We crawled out of the border region and Niagara Falls, and were on our way to Toronto, rumbling along the Gardiner Expressway. I was anticipating our arrival when suddenly the bus pulled over to the side of the road. The engine cut and the bus went dark.

We sat there in the darkness and the silence for a while, until word spread that the bus had broken down. Another bus was coming along, and we would be transferred to that.

At this point, there was nothing to do but laugh. I'd been getting more and more amused by the comedy of errors that this trip had become, and this was the final straw. We sat in the darkness and cold until finally the other bus arrived, our luggage was transferred, and we filed along the narrow space between our bus and the barrier at the side of the road into the second one. That bus, I'm thankful to say, made it to Toronto without any more undue delays or bizarre happenings, and I arrived only two and a quarter hours after I was supposed to. Which is better than some journeys I could tell you about.
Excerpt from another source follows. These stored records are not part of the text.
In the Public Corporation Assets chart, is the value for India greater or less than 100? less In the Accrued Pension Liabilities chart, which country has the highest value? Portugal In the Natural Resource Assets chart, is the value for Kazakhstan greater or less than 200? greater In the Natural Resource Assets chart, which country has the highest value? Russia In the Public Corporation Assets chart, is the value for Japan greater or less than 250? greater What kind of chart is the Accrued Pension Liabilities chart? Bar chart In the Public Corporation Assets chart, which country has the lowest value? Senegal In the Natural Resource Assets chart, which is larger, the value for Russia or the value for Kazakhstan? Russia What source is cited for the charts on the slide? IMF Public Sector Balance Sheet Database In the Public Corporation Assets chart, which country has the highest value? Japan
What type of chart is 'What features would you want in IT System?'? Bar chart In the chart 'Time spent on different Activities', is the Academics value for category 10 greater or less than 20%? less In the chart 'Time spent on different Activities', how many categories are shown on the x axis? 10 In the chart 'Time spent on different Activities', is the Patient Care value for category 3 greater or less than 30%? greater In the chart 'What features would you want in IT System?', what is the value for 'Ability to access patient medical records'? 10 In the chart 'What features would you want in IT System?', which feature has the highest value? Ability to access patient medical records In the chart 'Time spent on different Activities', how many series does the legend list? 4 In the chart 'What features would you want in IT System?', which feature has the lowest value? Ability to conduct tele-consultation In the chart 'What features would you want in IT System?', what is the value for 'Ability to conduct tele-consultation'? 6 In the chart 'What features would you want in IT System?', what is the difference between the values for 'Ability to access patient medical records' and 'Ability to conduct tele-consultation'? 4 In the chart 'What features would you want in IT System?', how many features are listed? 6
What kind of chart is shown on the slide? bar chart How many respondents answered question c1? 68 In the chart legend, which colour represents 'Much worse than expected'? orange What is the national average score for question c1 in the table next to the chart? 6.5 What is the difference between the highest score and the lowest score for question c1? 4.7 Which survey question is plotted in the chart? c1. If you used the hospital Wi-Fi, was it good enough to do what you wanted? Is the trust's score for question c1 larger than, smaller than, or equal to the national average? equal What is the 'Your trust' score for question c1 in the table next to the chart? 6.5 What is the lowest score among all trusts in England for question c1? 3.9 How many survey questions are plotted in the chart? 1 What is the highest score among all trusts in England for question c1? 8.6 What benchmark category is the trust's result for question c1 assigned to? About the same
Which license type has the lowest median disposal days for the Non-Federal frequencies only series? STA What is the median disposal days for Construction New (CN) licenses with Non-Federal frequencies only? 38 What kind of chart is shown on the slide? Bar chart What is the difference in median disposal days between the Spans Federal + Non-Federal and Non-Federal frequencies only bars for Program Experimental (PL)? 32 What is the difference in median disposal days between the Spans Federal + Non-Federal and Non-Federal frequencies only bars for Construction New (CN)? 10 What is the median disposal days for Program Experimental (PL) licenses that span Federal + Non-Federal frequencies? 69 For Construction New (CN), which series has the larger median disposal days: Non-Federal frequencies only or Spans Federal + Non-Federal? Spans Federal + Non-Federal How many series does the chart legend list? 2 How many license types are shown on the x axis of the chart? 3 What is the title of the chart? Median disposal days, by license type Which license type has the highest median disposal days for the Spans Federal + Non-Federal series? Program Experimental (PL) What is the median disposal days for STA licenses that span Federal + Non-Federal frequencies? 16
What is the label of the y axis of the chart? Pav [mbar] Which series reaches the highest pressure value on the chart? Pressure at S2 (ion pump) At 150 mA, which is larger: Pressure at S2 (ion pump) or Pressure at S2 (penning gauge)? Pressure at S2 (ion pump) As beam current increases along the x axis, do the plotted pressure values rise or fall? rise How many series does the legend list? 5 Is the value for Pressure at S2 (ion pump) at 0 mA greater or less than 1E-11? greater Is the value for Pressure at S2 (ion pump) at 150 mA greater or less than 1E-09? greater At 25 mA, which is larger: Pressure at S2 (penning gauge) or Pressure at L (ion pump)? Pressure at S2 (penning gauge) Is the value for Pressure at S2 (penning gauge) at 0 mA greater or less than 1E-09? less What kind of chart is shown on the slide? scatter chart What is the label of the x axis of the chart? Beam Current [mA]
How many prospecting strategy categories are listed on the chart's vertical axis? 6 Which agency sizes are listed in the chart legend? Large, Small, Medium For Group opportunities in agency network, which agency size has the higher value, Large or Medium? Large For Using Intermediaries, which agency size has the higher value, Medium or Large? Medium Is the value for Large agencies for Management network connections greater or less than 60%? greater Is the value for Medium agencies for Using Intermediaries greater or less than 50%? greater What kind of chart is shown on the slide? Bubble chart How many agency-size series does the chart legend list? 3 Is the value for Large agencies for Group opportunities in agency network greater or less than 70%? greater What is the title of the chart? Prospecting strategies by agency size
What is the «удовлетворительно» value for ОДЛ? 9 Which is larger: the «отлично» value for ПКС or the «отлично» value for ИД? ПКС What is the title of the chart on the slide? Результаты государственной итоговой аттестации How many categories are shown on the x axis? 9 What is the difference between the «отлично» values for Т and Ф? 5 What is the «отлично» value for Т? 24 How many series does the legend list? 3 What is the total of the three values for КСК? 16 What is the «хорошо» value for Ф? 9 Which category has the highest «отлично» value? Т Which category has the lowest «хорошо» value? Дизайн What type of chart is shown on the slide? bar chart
If you want a strange and inconvenient travel experience, full of unexpected adventures, I'd recommend the bus. They don't tell you that in the advertisements, of course. It's amusing. It can occasionally be very aggravating. And it makes for some great stories, if you can handle it.

Comments

profnachos:

Wow, never did I imagine a bus ride could be so full of drama.

Happy New Year, Susanna.

Susanna:

Thanks, David! Happy New Year to you too.